Track the actual interest paid each year. Your lender will issue an interest certificate every March/April showing the breakup. This is what you submit with your return. Don’t estimate from EMI counts — the principal/interest split changes every month per the amortization math (covered in how EMI is calculated).
The deduction is generous because higher education is policy-favoured. Section 80E was introduced in 1995 to remove a tax friction for middle-class families taking loans to fund tertiary education, and it’s been progressively widened since. The current form — uncapped interest deduction for 8 years — is one of the most borrower-friendly provisions in the Act.
But like every Chapter VI-A deduction, it lives entirely under the old regime. If you’re on the new regime, none of this exists for you. That’s the choice the regime question forces — once a year, at filing.
Frequently asked questions
Is there a cap on the Section 80E deduction?
No. Section 80E is one of the few sections in the IT Act with no upper limit on the deduction amount. You can claim the entire interest paid on an eligible education loan during the financial year, regardless of how large that interest is. The cap is on the duration (eight assessment years) and the type of expense (interest only, not principal), not on the rupee amount.
Can I claim Section 80E in the new tax regime?

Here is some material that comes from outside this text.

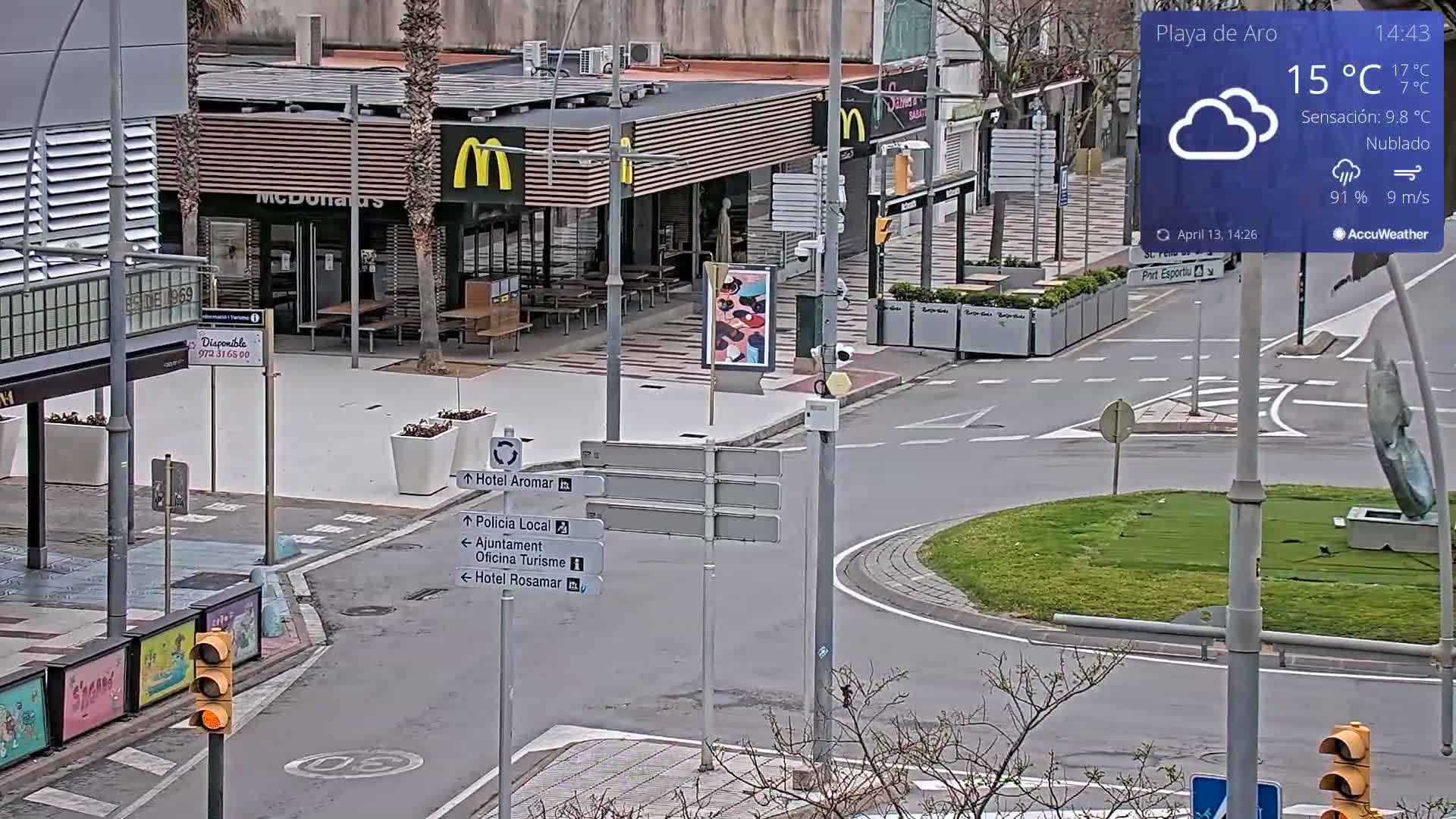 An outdoor plaza with mostly empty tables and chairs in front of a KFC restaurant under partly sunny skies.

No. Section 80E is a Chapter VI-A deduction, and Section 115BAC disallows all Chapter VI-A deductions under the new regime — except 80CCD(2) employer NPS contribution. A 30%-slab borrower paying ₹1.5 lakh a year in education loan interest gives up ₹46,800 of annual tax savings by defaulting to the new regime.

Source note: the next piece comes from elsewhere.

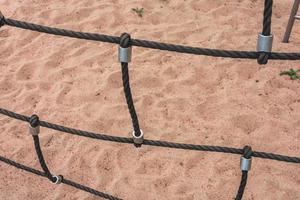 a climbing net over the sand on the beach photo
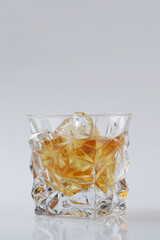 Whiskey with ice or brandy in a glass on a white background.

When does the 8-year clock start?
It starts in the financial year you first begin repaying the loan — the year of your first EMI — not the year the loan was sanctioned or disbursed. Education loans typically have a 6 to 12 month moratorium between disbursement and the first EMI; for a loan sanctioned in July 2024 with a 1-year moratorium, the 8-year clock starts in FY 2025-26 and runs through FY 2032-33.
Can my parent claim the deduction on a loan in my name?

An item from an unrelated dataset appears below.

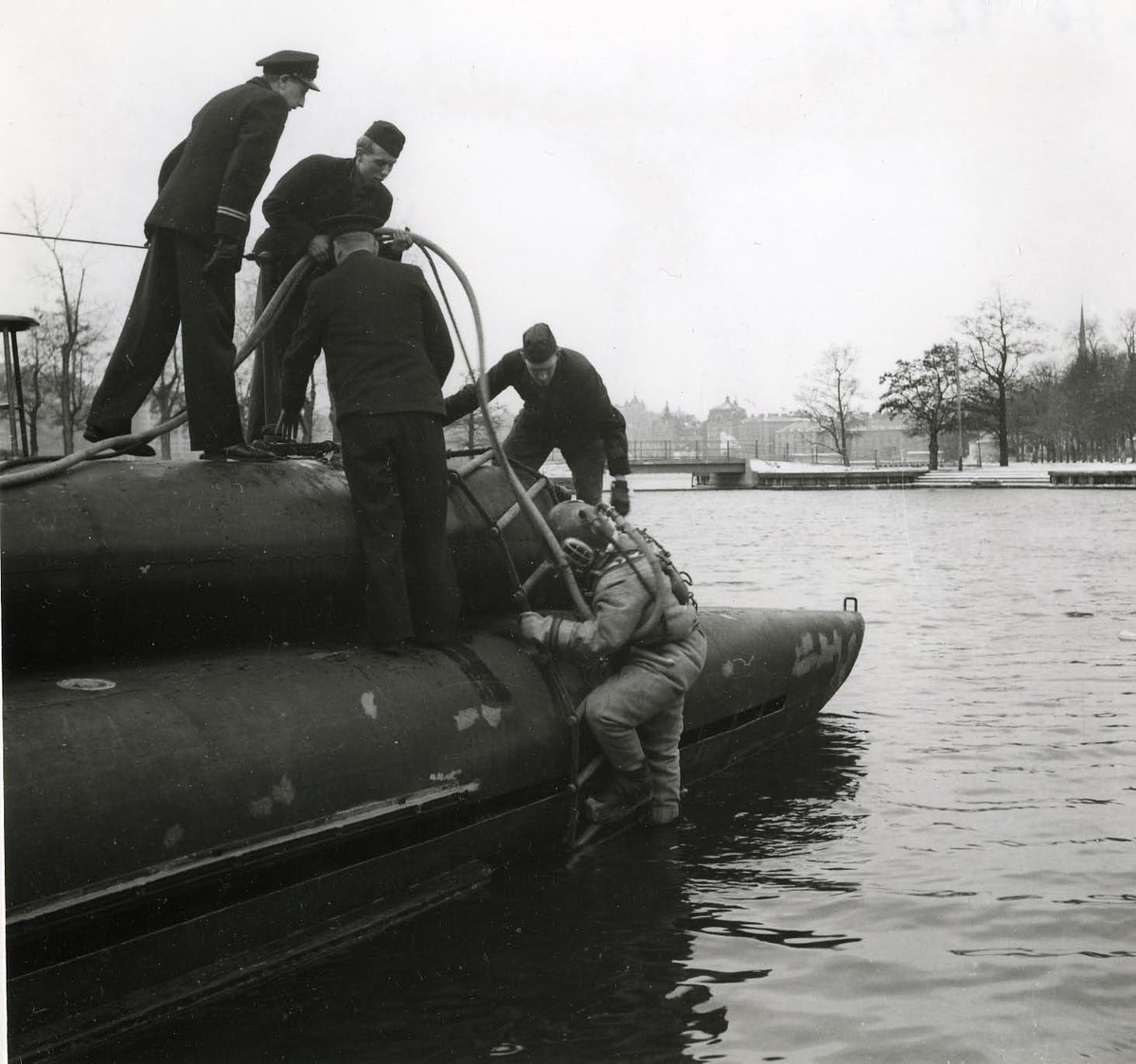 Dykarbete på ubåten Sjöormen vid Skeppsholmen 1949.
Tungdykare går ned vid ubåten.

No. Section 80E is claimable only by the loan’s borrower of record. If the loan is in the student’s name and the parent pays the EMI, the student is the only one eligible — and only if the student is filing their own tax return as an earning individual. If the loan is co-signed by a parent and a student, only one of them can claim 80E, typically the primary borrower per the loan agreement.
Is a personal loan I took for education eligible for Section 80E?
No. Section 80E specifically requires the loan to be categorised as an education loan by the lender. If you took a personal loan, gold loan, or against-property loan and used the funds for education, the interest is not deductible under 80E even though the end use was educational. The labelling of the loan in the lender’s records is what determines eligibility.
Does Section 80E cover loans for studying abroad?
Yes. Section 80E covers higher education in India and abroad equally, as long as the loan is from a scheduled Indian bank or notified financial institution. Loans from foreign banks or US lenders (Sallie Mae, Discover, etc.) are not eligible. Most Indian banks offer specific education loan products for foreign study; HDFC Credila, SBI, Axis, and ICICI all have these.
Can I claim Section 80E and Section 80C tuition fees in the same year?
Yes, if both apply. The two sections cover different expenses. Section 80C tuition fees deduction (up to ₹1.5 lakh, shared with other 80C items) applies to fees you paid directly out of pocket. Section 80E (uncapped, separate) applies to interest paid on an education loan. A parent paying ₹50,000 of school tuition and a student paying ₹1 lakh of education loan interest in the same year can each claim their respective deduction independently, both under the old regime.